27 Zij aten, zij dronken, zij namen ten huwelijk en zij werden ten huwelijk gegeven tot op de dag waarop Noach de ark binnenging en de zondvloed kwam en hen allen om deed komen.
28 Op dezelfde manier ook, zoals het gebeurde in de dagen van Lot: zij aten, zij dronken, zij kochten, zij verkochten, zij plantten, zij bouwden.
29 Op de dag echter waarop Lot uit Sodom wegging, regende het vuur en zwavel uit de hemel en bracht hen allen om.
30 Evenzo zal het zijn op de dag waarop de Zoon des mensen geopenbaard zal worden.
31 Wie op die dag op het dak zal zijn, met zijn huisraad in huis, moet niet naar beneden gaan om het mee te nemen. En wie op de akker is, moet evenmin terugkeren naar wat hij achterliet.

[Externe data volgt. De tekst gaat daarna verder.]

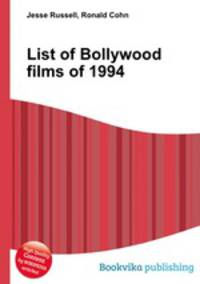 List of Bollywood films of 1994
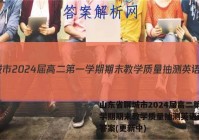 山东省聊城市2024届高二第一学期期末教学质量抽测英语试卷 答案(更新中)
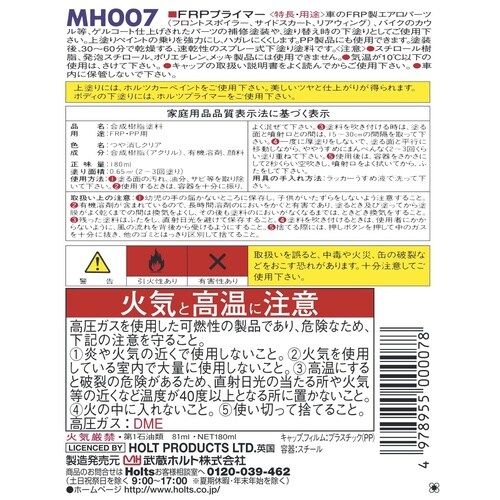 FRPプライマー 180ml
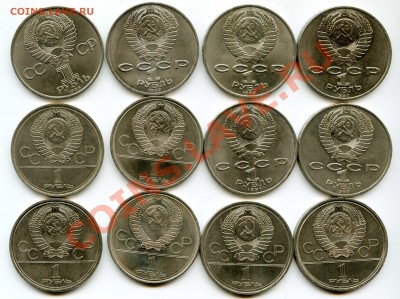 ОБР Леб, Чайк, Циол, 1р70ВОСР, Барельеф, 40ВОВ, Ол-80 6 шт - 12_обр_Побед_а624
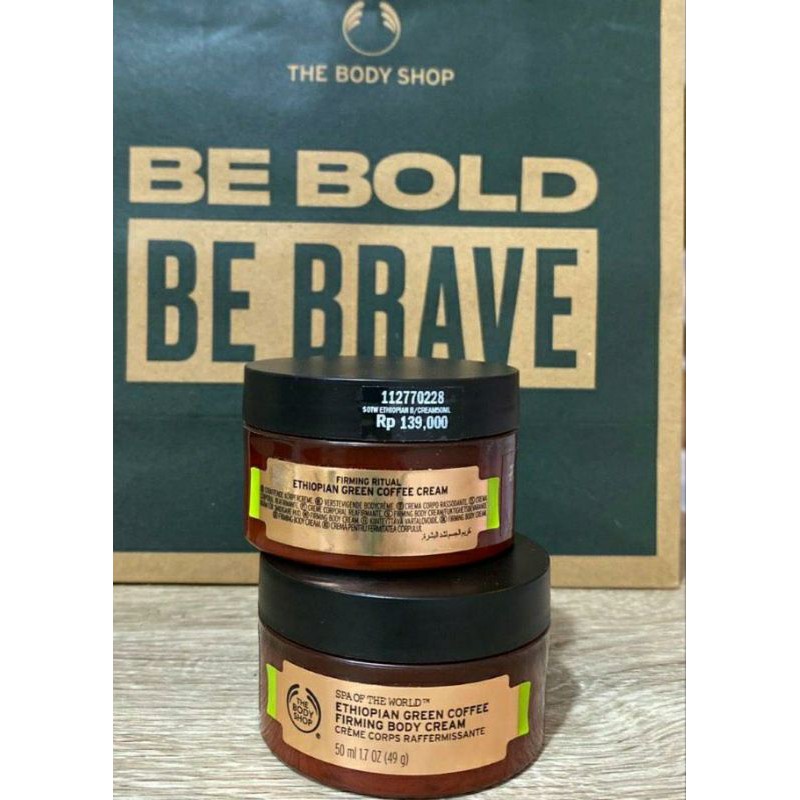 Ethiopian green coffee firming body cream the body shop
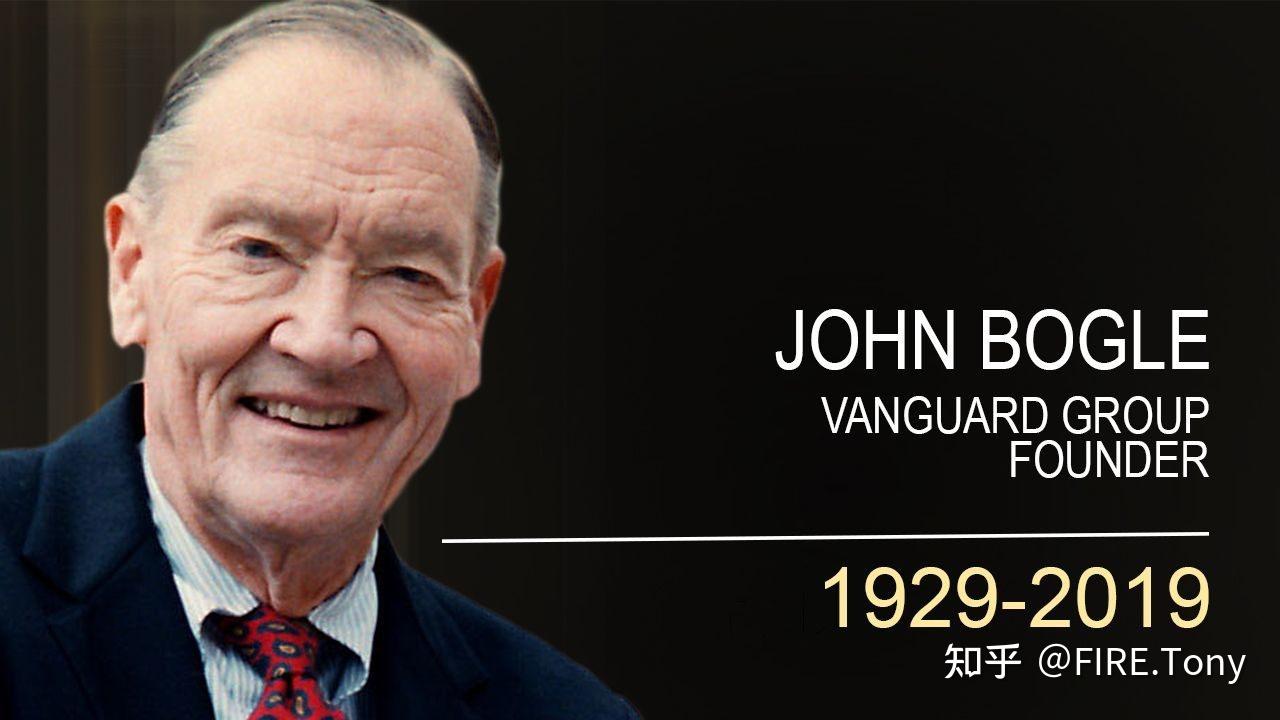 指数基金之父 约翰伯格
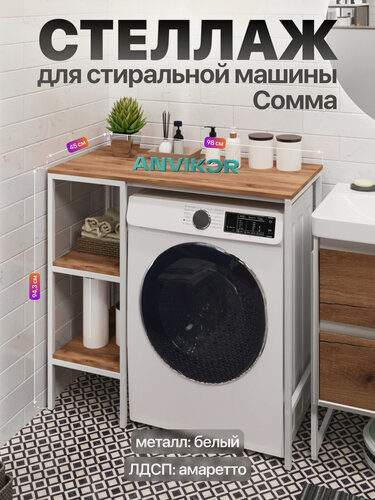 Изображение товара Металлический стеллаж для стиральной машины для ванной и кухни в стиле лофт Сомма белый/коричневый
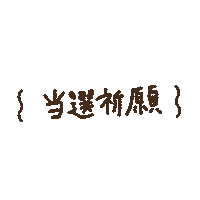 推し Sticker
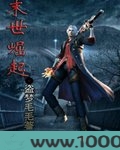 末世崛起图片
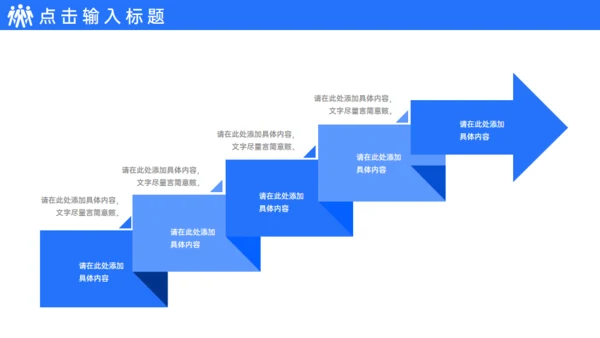 集团企业高效团队企业文化建设通用PPT模板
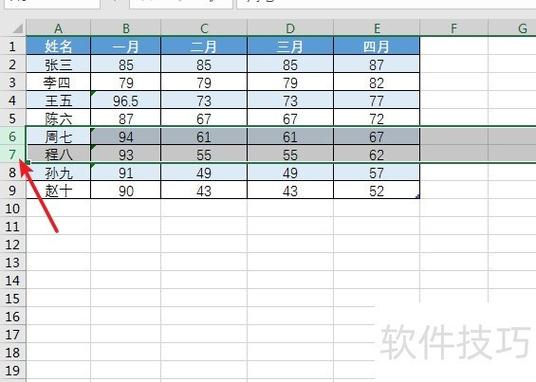 表格不能粘贴复制是什么原因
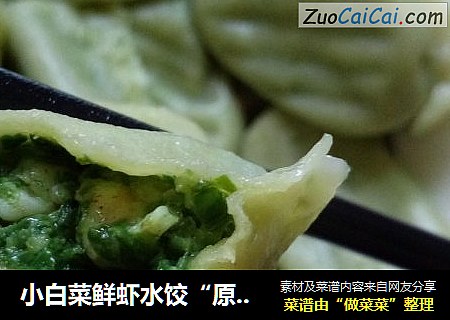 小白菜鲜虾水饺“原汁原味”
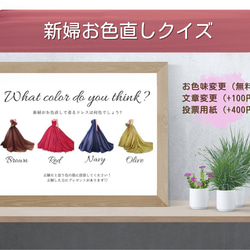 ドレス色当てクイズ のおすすめ人気通販 検索結果｜Creema(クリーマ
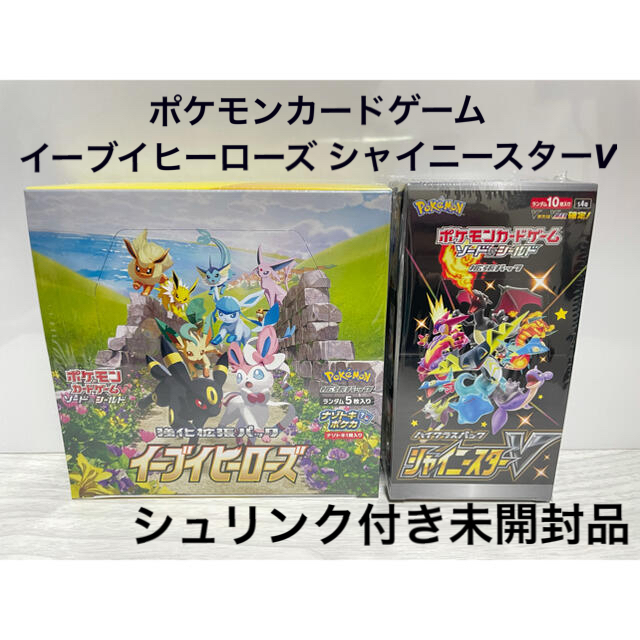 売れ筋オススメ ポケモンカード イーブイヒーローズ ハイクラスパック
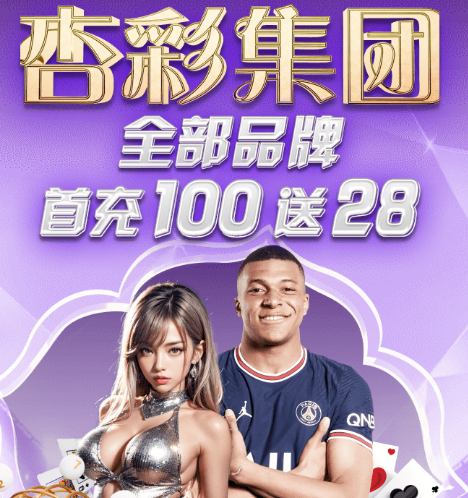 星欧娱乐游戏主视觉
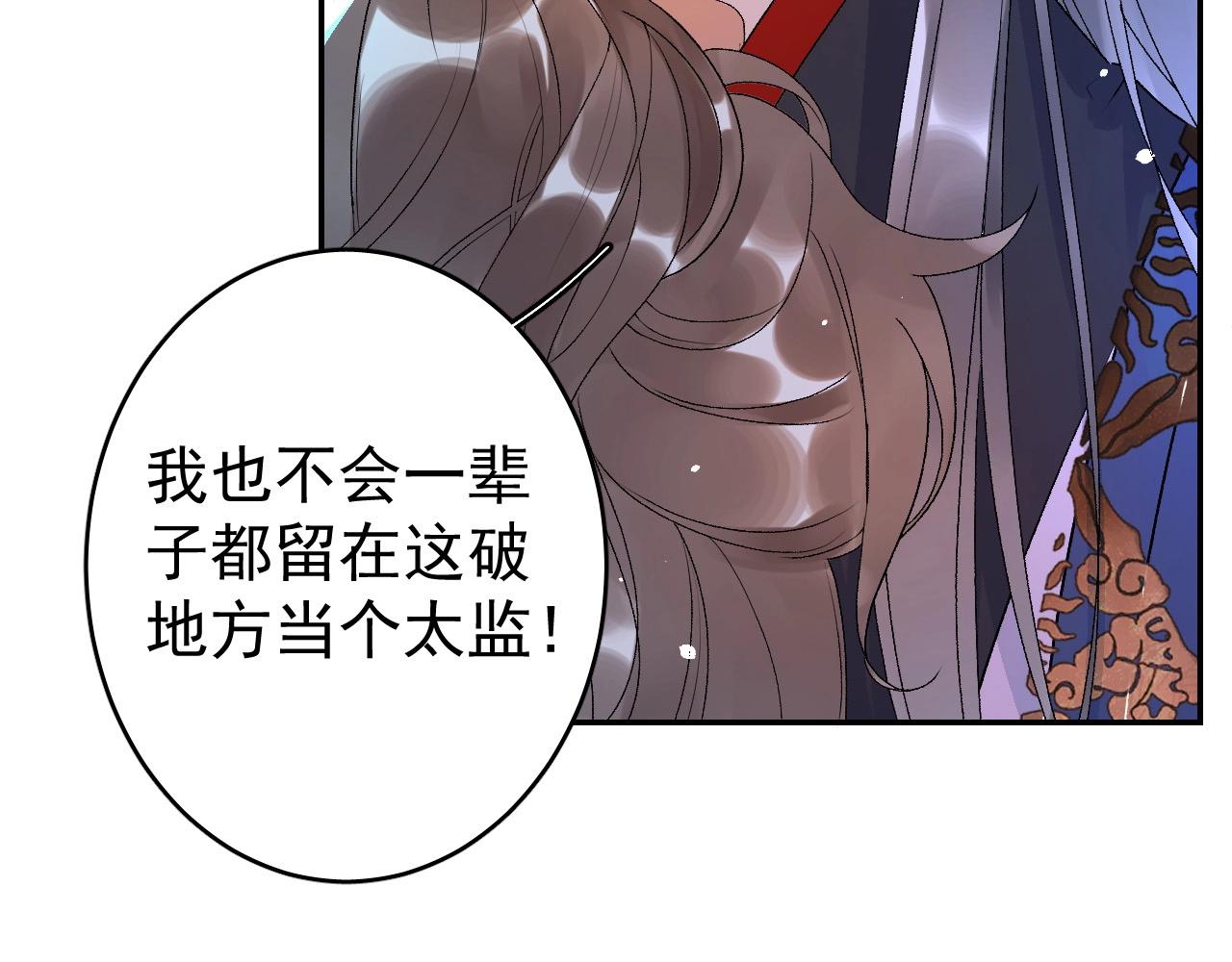 第6话 心跳失控60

32 Denk aan de vrouw van Lot.
33 Wie zijn leven zal proberen te behouden, zal het verliezen. En wie het zal verliezen, zal het behouden.
34 Ik zeg u: In die nacht zullen er twee op één bed zijn. De één zal aangenomen en de ander zal achtergelaten worden.
35 Twee vrouwen zullen samen malen. De één zal aangenomen en de ander zal achtergelaten worden.
36 Twee zullen er op de akker zijn. De één zal aangenomen en de ander zal achtergelaten worden.
37 En zij antwoordden en zeiden tegen Hem: Waar, Heere? En Hij zei tegen hen: Waar het lichaam is, daar zullen de gieren zich verzamelen.